Since the beginning of January UNAMI and the United Nations in Iraq have worked tirelessly to deliver relief aid to the civilian population. As the UN humanitarian agencies work with the Ministry of Displacement and Migration to deliver assistance to the displaced, many people remain in the areas directly affected by the fighting.

We look forward to continuing our work with the Government, the security forces and the local authorities in delivering humanitarian aid across Anbar, including Fallujah.

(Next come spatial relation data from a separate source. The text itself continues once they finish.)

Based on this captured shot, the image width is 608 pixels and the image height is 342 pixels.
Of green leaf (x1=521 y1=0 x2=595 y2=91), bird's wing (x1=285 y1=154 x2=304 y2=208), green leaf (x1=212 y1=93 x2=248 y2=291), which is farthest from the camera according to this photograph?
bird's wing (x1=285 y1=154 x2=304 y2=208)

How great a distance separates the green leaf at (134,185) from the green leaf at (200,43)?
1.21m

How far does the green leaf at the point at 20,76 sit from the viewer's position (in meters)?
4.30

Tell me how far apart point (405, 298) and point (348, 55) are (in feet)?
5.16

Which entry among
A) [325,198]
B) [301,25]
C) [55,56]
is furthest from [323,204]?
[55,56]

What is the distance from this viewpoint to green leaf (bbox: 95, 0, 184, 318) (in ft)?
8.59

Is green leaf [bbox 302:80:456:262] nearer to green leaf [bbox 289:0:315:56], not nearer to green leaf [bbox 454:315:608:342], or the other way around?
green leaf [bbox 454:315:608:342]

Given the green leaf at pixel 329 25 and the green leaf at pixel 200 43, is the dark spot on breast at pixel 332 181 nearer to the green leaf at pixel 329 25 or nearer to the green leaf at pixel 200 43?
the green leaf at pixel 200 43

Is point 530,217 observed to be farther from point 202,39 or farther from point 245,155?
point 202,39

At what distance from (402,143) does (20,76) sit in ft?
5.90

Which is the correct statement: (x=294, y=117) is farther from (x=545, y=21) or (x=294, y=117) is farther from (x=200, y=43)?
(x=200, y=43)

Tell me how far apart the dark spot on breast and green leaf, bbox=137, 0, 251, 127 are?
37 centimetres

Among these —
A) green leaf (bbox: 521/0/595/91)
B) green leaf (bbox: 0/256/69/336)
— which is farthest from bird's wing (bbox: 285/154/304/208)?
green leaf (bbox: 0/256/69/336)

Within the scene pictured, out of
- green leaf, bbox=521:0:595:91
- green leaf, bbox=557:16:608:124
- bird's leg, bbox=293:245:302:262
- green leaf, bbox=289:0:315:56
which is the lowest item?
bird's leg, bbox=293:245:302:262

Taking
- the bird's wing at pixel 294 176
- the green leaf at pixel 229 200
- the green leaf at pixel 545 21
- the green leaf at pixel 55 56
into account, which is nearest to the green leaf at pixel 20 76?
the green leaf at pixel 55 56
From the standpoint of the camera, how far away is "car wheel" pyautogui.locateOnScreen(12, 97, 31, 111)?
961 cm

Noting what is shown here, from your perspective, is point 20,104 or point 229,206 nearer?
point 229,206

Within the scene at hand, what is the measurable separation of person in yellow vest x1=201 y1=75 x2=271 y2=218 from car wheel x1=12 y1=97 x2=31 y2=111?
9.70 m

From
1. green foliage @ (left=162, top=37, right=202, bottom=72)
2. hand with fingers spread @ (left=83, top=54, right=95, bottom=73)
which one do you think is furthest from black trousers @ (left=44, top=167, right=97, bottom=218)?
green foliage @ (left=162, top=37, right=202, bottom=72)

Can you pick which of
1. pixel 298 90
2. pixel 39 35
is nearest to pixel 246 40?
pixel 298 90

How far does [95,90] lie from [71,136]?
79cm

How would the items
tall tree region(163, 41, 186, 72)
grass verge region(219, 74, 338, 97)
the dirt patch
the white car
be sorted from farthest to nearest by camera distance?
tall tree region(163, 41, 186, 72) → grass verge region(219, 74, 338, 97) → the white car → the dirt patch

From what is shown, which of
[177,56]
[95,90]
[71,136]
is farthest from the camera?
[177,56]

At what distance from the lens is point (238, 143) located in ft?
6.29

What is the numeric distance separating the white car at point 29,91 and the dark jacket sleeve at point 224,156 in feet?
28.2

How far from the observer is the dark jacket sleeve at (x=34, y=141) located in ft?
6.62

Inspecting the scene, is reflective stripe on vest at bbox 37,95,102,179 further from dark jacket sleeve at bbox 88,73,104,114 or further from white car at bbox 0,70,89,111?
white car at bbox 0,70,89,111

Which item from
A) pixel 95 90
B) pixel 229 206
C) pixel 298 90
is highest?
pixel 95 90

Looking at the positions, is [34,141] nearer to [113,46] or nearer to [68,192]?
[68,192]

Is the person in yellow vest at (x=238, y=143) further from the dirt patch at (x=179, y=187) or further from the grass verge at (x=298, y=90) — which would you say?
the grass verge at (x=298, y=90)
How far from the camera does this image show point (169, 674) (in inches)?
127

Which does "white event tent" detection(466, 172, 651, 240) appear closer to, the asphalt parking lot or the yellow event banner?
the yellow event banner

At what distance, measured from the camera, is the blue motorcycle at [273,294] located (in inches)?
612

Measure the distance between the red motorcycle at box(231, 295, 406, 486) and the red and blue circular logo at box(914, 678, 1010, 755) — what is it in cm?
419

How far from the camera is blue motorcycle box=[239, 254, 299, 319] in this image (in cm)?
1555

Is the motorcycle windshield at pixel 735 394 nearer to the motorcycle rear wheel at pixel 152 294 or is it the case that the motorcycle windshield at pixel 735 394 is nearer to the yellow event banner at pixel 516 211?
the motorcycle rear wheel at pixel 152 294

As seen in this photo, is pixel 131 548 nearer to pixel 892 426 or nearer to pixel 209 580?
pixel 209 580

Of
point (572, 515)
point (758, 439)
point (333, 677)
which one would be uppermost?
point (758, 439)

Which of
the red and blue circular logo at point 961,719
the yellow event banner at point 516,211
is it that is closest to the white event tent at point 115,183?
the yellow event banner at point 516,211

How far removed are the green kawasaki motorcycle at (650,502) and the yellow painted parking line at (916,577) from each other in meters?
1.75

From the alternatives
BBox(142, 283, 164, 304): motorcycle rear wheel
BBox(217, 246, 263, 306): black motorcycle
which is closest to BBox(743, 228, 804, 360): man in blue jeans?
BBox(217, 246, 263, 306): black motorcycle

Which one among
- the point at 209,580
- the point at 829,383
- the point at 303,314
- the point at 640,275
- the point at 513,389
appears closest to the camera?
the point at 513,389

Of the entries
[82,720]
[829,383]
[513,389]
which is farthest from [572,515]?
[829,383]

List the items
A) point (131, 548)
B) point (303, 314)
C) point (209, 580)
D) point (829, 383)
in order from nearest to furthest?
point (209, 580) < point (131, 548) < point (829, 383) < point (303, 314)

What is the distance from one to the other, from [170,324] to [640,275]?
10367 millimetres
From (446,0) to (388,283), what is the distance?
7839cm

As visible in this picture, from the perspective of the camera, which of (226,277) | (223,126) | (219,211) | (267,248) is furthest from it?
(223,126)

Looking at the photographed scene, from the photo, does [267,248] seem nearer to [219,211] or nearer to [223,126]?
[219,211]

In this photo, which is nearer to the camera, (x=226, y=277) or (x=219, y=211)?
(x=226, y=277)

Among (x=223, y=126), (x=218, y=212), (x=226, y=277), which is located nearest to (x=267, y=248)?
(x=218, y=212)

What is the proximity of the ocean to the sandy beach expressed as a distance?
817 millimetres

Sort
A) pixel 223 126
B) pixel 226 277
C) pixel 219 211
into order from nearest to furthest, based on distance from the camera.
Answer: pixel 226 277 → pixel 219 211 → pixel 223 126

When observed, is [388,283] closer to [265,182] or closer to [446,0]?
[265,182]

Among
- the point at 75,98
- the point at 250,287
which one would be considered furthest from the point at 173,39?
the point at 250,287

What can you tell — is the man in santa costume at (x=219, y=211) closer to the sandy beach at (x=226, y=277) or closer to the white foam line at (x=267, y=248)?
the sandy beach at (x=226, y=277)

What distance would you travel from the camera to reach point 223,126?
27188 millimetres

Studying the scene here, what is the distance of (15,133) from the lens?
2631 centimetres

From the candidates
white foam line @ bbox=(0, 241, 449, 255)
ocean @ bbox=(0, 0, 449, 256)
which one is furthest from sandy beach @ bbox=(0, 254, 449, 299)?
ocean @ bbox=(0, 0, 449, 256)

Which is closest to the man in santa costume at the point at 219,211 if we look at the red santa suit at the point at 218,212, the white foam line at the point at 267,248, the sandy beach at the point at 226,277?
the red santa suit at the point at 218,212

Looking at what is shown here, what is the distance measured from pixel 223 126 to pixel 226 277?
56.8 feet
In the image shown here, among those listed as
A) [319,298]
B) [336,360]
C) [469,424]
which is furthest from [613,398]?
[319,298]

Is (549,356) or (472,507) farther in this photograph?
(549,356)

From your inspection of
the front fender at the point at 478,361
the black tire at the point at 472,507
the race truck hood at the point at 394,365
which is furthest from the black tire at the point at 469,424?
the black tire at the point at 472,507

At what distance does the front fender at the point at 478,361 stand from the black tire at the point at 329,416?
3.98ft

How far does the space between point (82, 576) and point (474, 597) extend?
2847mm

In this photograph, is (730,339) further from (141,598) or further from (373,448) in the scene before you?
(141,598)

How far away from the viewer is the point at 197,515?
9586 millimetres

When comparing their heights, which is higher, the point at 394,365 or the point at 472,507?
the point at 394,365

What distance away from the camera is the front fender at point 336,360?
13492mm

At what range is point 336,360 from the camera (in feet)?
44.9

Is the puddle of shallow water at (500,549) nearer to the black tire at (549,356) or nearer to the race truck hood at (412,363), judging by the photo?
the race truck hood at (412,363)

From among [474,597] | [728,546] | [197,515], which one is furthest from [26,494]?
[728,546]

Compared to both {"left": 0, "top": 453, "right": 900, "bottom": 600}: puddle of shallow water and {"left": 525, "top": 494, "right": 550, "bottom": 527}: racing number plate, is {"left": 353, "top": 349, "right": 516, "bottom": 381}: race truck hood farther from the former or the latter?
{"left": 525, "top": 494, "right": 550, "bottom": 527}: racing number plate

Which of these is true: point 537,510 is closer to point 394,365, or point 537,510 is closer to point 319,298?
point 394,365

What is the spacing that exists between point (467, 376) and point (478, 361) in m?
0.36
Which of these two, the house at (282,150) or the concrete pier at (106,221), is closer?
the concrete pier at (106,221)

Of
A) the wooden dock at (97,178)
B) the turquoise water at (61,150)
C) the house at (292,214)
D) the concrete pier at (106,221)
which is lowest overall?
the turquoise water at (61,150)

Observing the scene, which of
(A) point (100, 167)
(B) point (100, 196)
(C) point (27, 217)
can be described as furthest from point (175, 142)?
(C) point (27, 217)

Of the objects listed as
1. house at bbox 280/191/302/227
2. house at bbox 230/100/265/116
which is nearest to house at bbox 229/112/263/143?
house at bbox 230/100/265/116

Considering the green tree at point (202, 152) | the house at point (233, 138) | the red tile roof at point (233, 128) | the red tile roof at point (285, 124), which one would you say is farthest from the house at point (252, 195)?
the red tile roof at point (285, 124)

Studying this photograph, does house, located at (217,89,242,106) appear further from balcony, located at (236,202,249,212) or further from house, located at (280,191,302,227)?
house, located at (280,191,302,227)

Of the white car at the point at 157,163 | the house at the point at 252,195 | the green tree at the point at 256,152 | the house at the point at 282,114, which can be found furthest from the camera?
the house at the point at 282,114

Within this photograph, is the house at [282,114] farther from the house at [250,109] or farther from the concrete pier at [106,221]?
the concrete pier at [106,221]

On behalf of the United Nations in Iraq let me also state that we stand ready to continue our humanitarian engagement, assist in the reconstruction of Anbar province and promote dialogue among all components of Iraqi society.

Ladies and gentlemen,

I came first to Iraq in 2006 to help set up the functioning of the newly elected Iraqi Parliament. Since then I have followed the tribulations of this country from near and from afar. Today Iraq stands at a crucial cross-road in its journey towards stability and prosperity. It will either succumb to violence, or come together and build a democratic state that protects human rights and is inclusive for all its citizens. Iraq has already been on to the edge of the precipice and has stepped back. The people of this country are tired of violence and division. For three decades they have lived under one of the most brutal dictatorships in history. They have experienced wars, sanctions and violence. I have not met an Iraqi who wants to go back to the past, who wants to return to dictatorship or to the violence of 2006-2008. The best guarantee that this country has for a democratic future are its people.

In closing let me take the opportunity and urge the political leaders of Iraq to put their differences aside and work together to arrest the terrorist threat that seeks to tear the fabric of Iraqi society.

Let me also assure the Iraqi people that they are not alone and the United Nations in Iraq will work with them and their elected representatives to support the development of this country and to invest in its biggest resource—its citizens.

Thank you and allow me to wish this conference every success.